TWO top national awards have been collected by NHS Forth Valley staff last month for pioneering work in dermatology and cancer care.

The accolades were scooped by Dr Colin Morton, who was part of a team who were rewarded for a digital dermatology breakthrough, and Macmillan nurse consultant Sandra Campbell who received a lifetime achievement award.

Dedicated nurse Sandra, who has just retired from her post at the end of November, received the President of the UK Oncology Nursing Society (UKONS) Lifetime Achievement Award for dedication to cancer and palliative care nursing which was presented at a virtual conference.

She said: "I was on the UKONS Board for six years from 2014 and stepped down only last year so was very surprised by this award.

"I was honoured and very proud to be a board member representing Scotland and also to receive the president's award."

Sandra, who has taken home many awards over the years, added: "I have had a fantastic nursing career, mostly spent in NHS Forth Valley, and I have worked with so many amazing people but this last year has been the saddest for me with the impact of Covid-19.

"I am in awe of the human spirit but this pandemic has been a tragedy for many beyond belief."

While Sandra has retired from her post, she will continue to support bereavement work in the area.
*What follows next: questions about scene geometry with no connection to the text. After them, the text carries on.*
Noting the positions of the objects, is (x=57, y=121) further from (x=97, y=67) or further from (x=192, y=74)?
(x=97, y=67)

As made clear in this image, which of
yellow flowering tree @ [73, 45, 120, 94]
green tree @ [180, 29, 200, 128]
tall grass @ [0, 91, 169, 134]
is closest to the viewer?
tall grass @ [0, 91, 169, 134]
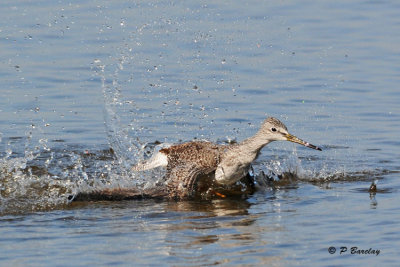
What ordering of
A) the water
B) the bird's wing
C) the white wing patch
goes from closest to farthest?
the water < the bird's wing < the white wing patch

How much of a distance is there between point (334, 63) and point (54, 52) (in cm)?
504

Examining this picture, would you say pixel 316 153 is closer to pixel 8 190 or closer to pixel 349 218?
pixel 349 218

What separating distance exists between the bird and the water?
0.92ft

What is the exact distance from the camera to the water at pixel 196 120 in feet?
28.3

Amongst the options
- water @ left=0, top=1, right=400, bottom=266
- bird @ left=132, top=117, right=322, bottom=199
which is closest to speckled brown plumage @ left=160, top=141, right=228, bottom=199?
bird @ left=132, top=117, right=322, bottom=199

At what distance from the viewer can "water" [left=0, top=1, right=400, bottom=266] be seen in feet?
28.3

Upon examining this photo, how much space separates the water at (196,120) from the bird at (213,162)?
28 cm

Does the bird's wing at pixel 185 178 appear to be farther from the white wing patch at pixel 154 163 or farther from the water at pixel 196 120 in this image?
the white wing patch at pixel 154 163

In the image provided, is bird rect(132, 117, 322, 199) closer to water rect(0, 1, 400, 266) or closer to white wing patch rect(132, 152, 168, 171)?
white wing patch rect(132, 152, 168, 171)

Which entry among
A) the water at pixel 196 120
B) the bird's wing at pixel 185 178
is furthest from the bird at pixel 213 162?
the water at pixel 196 120

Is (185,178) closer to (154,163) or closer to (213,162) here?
(213,162)

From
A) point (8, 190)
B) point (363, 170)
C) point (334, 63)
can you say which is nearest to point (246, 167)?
point (363, 170)

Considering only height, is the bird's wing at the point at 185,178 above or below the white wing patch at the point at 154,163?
below

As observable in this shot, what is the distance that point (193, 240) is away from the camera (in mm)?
8664
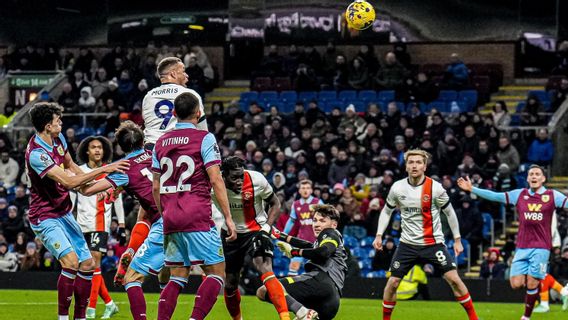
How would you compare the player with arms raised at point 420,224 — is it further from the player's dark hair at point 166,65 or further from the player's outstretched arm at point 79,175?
the player's outstretched arm at point 79,175

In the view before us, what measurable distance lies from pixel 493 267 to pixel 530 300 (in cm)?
592

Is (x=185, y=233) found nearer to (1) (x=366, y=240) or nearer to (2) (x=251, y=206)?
(2) (x=251, y=206)

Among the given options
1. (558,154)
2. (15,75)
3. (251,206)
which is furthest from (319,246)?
(15,75)

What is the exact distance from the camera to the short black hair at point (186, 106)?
31.7 feet

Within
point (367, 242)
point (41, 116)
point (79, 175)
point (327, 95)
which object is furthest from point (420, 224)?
point (327, 95)

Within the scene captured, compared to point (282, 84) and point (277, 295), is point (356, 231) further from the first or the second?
point (277, 295)

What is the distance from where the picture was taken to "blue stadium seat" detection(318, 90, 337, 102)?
2767 centimetres

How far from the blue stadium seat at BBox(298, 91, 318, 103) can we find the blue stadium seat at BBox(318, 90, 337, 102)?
0.43ft

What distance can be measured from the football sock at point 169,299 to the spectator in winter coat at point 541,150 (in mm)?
15176

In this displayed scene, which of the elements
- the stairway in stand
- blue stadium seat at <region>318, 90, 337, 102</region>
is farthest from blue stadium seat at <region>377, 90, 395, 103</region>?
the stairway in stand

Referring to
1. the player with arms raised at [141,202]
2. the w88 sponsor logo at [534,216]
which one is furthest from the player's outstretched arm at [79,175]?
the w88 sponsor logo at [534,216]

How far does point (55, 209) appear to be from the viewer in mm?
11078

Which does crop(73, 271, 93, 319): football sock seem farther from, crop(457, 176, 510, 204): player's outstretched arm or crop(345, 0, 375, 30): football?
crop(345, 0, 375, 30): football

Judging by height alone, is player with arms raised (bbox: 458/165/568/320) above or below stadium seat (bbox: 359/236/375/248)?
above
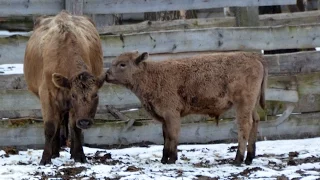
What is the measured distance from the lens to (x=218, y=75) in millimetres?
10094

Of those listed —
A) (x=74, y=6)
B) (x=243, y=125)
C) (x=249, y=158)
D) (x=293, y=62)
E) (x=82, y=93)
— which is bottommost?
(x=249, y=158)

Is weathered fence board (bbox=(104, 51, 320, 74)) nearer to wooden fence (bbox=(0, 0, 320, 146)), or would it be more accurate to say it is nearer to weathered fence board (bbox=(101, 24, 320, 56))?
wooden fence (bbox=(0, 0, 320, 146))

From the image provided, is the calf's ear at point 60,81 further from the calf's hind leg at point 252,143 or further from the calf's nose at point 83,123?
the calf's hind leg at point 252,143

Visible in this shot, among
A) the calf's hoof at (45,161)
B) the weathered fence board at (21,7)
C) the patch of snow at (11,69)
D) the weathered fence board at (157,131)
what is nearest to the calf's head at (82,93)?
the calf's hoof at (45,161)

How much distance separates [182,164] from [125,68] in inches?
57.1

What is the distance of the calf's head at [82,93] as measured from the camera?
971 centimetres

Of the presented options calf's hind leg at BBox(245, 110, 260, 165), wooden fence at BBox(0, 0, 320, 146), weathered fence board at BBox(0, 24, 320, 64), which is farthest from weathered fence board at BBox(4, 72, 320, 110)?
calf's hind leg at BBox(245, 110, 260, 165)

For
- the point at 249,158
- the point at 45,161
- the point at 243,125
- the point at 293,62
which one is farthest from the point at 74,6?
the point at 249,158

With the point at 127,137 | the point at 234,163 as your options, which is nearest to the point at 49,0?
the point at 127,137

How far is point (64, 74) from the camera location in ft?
33.0

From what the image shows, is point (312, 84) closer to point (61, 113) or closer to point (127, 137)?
point (127, 137)

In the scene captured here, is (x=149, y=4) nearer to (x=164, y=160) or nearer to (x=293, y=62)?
(x=293, y=62)

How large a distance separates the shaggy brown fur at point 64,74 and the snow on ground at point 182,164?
407 millimetres

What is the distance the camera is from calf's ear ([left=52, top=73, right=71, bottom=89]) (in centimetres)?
970
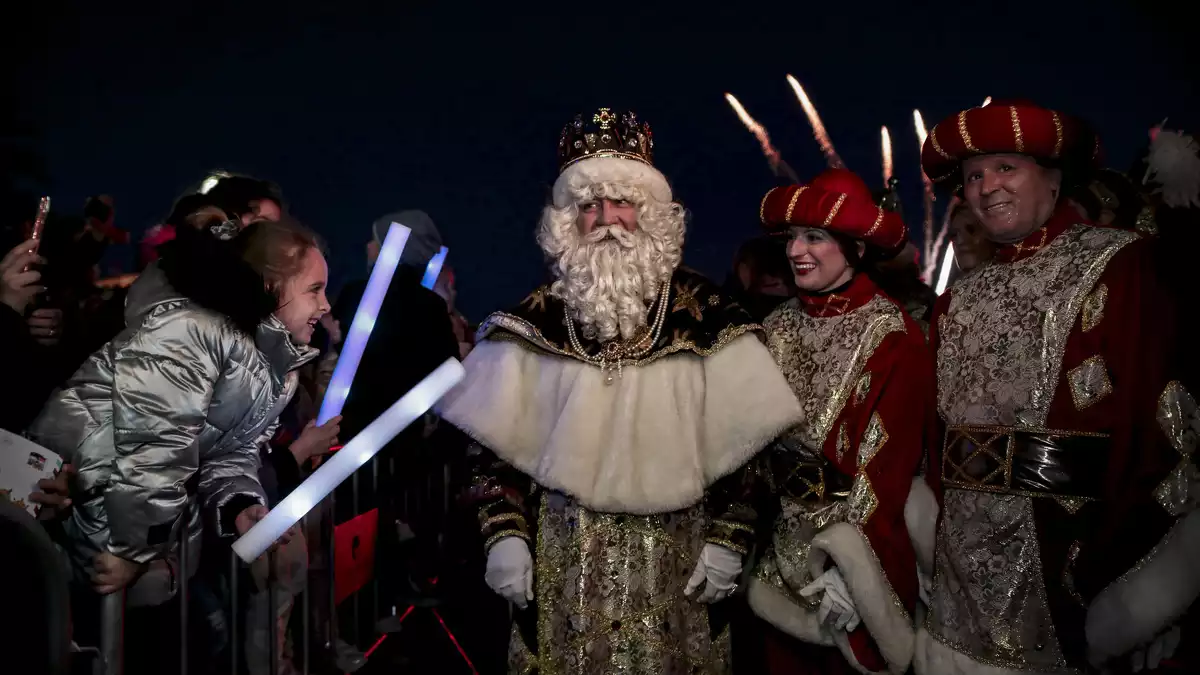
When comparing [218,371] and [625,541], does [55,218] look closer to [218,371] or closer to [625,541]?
[218,371]

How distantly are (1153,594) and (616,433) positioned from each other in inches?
65.1

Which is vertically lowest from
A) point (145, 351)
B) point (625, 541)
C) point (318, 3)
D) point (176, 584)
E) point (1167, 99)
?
point (176, 584)

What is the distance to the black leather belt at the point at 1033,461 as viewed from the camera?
2.53 m

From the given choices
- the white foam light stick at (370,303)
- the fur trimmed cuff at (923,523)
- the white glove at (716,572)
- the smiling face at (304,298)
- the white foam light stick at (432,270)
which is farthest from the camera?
the white foam light stick at (432,270)

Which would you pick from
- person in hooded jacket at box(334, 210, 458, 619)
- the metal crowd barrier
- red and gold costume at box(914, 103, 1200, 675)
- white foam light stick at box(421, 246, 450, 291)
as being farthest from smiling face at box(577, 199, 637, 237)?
white foam light stick at box(421, 246, 450, 291)

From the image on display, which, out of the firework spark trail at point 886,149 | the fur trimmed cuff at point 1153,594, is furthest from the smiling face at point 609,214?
the firework spark trail at point 886,149

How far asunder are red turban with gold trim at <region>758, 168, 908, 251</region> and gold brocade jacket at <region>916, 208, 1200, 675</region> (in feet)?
1.51

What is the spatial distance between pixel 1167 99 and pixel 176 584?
32.3ft

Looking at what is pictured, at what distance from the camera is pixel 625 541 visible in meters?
2.83

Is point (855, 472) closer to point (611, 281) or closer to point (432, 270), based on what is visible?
point (611, 281)

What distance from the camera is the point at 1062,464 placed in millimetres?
2557

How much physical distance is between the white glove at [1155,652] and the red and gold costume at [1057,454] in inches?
2.3

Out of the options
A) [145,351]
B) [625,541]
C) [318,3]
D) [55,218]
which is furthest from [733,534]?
[318,3]

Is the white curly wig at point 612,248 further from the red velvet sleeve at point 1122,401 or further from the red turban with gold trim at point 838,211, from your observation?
the red velvet sleeve at point 1122,401
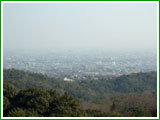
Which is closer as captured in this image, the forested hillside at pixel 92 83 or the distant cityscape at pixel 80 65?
the forested hillside at pixel 92 83

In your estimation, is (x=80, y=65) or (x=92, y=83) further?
(x=80, y=65)

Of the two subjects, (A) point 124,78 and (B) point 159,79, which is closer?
(B) point 159,79

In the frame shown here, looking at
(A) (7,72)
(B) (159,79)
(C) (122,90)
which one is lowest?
(C) (122,90)

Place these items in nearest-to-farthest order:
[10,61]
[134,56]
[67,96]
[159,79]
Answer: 1. [159,79]
2. [67,96]
3. [10,61]
4. [134,56]

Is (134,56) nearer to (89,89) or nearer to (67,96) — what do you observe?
(89,89)

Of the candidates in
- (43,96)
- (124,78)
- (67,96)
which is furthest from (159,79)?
(124,78)

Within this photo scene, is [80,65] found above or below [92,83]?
above

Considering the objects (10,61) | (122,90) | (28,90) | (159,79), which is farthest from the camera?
(10,61)

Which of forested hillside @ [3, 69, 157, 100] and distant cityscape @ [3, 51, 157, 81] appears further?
distant cityscape @ [3, 51, 157, 81]

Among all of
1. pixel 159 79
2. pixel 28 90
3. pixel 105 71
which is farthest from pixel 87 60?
pixel 159 79

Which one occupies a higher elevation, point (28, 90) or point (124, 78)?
point (28, 90)
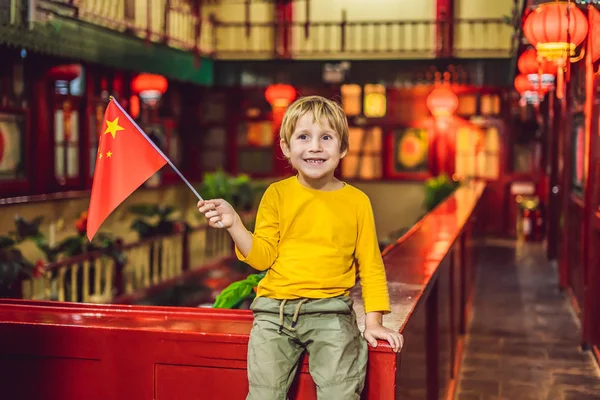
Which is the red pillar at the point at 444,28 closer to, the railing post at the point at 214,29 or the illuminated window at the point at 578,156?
the railing post at the point at 214,29

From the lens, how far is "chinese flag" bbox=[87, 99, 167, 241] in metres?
2.58

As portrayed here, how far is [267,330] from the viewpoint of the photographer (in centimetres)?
241

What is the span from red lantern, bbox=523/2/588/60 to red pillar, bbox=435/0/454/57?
406 inches

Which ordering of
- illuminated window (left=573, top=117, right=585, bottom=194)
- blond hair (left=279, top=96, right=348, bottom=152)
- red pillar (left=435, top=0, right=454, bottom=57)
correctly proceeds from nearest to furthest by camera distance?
blond hair (left=279, top=96, right=348, bottom=152), illuminated window (left=573, top=117, right=585, bottom=194), red pillar (left=435, top=0, right=454, bottom=57)

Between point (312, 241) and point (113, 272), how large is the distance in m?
7.07

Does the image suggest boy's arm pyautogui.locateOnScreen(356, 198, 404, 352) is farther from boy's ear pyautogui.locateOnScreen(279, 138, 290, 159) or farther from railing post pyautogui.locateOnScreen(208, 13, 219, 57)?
railing post pyautogui.locateOnScreen(208, 13, 219, 57)

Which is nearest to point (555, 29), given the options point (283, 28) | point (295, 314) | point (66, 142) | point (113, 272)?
point (295, 314)

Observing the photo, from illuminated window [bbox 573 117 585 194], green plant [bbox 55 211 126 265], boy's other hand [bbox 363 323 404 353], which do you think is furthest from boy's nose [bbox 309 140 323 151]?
illuminated window [bbox 573 117 585 194]

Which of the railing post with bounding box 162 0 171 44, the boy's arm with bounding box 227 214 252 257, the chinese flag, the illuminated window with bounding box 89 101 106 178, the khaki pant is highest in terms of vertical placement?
the railing post with bounding box 162 0 171 44

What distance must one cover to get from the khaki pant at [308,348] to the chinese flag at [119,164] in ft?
1.95

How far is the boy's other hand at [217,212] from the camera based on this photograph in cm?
221

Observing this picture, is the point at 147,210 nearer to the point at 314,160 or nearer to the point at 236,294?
the point at 236,294

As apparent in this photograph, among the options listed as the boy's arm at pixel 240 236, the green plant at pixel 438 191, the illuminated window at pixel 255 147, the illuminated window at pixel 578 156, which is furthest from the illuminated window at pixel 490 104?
the boy's arm at pixel 240 236

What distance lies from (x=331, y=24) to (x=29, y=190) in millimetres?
8221
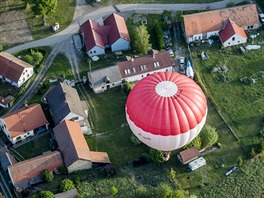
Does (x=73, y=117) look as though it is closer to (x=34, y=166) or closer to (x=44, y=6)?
(x=34, y=166)

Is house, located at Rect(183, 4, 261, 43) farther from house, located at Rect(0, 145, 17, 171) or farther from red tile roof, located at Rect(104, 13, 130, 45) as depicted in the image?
house, located at Rect(0, 145, 17, 171)

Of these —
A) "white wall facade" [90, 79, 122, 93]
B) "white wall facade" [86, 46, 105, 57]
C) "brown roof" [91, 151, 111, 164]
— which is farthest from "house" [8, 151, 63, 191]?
"white wall facade" [86, 46, 105, 57]

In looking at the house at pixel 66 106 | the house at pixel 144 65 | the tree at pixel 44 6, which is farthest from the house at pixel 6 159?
the tree at pixel 44 6

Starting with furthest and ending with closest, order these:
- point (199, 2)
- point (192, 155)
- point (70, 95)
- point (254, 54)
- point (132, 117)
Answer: point (199, 2), point (254, 54), point (70, 95), point (192, 155), point (132, 117)

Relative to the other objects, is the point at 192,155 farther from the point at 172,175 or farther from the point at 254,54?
the point at 254,54

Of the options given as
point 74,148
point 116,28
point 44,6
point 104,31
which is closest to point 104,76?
point 116,28

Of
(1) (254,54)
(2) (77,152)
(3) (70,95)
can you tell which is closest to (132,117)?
(2) (77,152)
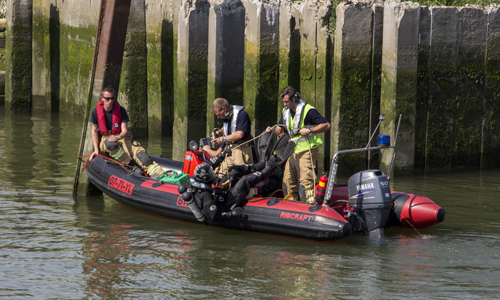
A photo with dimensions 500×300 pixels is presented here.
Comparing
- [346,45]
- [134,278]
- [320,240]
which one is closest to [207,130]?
[346,45]

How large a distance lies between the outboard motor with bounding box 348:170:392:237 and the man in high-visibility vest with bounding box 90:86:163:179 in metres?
2.88

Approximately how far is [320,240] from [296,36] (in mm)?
4338

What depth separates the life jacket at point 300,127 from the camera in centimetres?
747

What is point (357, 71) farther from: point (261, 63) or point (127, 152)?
point (127, 152)

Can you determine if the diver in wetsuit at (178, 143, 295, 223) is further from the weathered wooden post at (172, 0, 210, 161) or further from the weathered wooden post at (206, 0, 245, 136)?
the weathered wooden post at (172, 0, 210, 161)

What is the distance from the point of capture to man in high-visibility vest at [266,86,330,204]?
7.41 meters

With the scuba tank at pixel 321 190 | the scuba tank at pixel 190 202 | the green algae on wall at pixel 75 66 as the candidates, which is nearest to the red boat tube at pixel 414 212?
the scuba tank at pixel 321 190

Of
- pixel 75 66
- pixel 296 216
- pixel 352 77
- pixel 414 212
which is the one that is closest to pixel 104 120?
pixel 296 216

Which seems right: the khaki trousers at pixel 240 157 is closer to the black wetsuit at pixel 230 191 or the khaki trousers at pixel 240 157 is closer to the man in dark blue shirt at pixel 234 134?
the man in dark blue shirt at pixel 234 134

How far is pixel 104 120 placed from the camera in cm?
854

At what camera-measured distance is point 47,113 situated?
15.0 m

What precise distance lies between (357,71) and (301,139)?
2.53 meters

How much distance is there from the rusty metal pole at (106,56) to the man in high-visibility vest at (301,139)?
2587 mm

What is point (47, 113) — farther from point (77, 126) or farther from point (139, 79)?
point (139, 79)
Meanwhile, Dr Morton and colleagues won the Health Service Journal Digitising Patient Services Initiative Award.

They developed a smartphone application which allows patients to send images of moles and other skin concerns which are then reviewed by a clinician who can arrange for further tests or treatment, if required, and arrange a follow up virtual appointment.

Using the app is often more convenient for patients, removing the need to travel for appointments.

An initial assessment of the app involved more than 50 patients over a three month period and this increased tenfold at the beginning of the pandemic.

Dr Morton said: "This award should be widely shared given the many individuals who have contributed to the development of the app.

"It is evidence of what can be achieved working together, with strong management support, to deliver innovative practice for our patients."

The award is shared between NHS FV, Greater Glasgow and Clyde as well as Grampian health boards along with Storm ID, Modernising Patient Pathways Programme, NHS National Services Scotland and NHS Education for Scotland.

Elsewhere and in addition to the national awards, NHS FV community learning disability charge nurse Craig Bell has celebrated becoming a Queen's Nurse after completing a nine month development programme.

He was one of 29 community nurses from across Scotland who were nominated for the programme, having demonstrated high quality and compassionate care.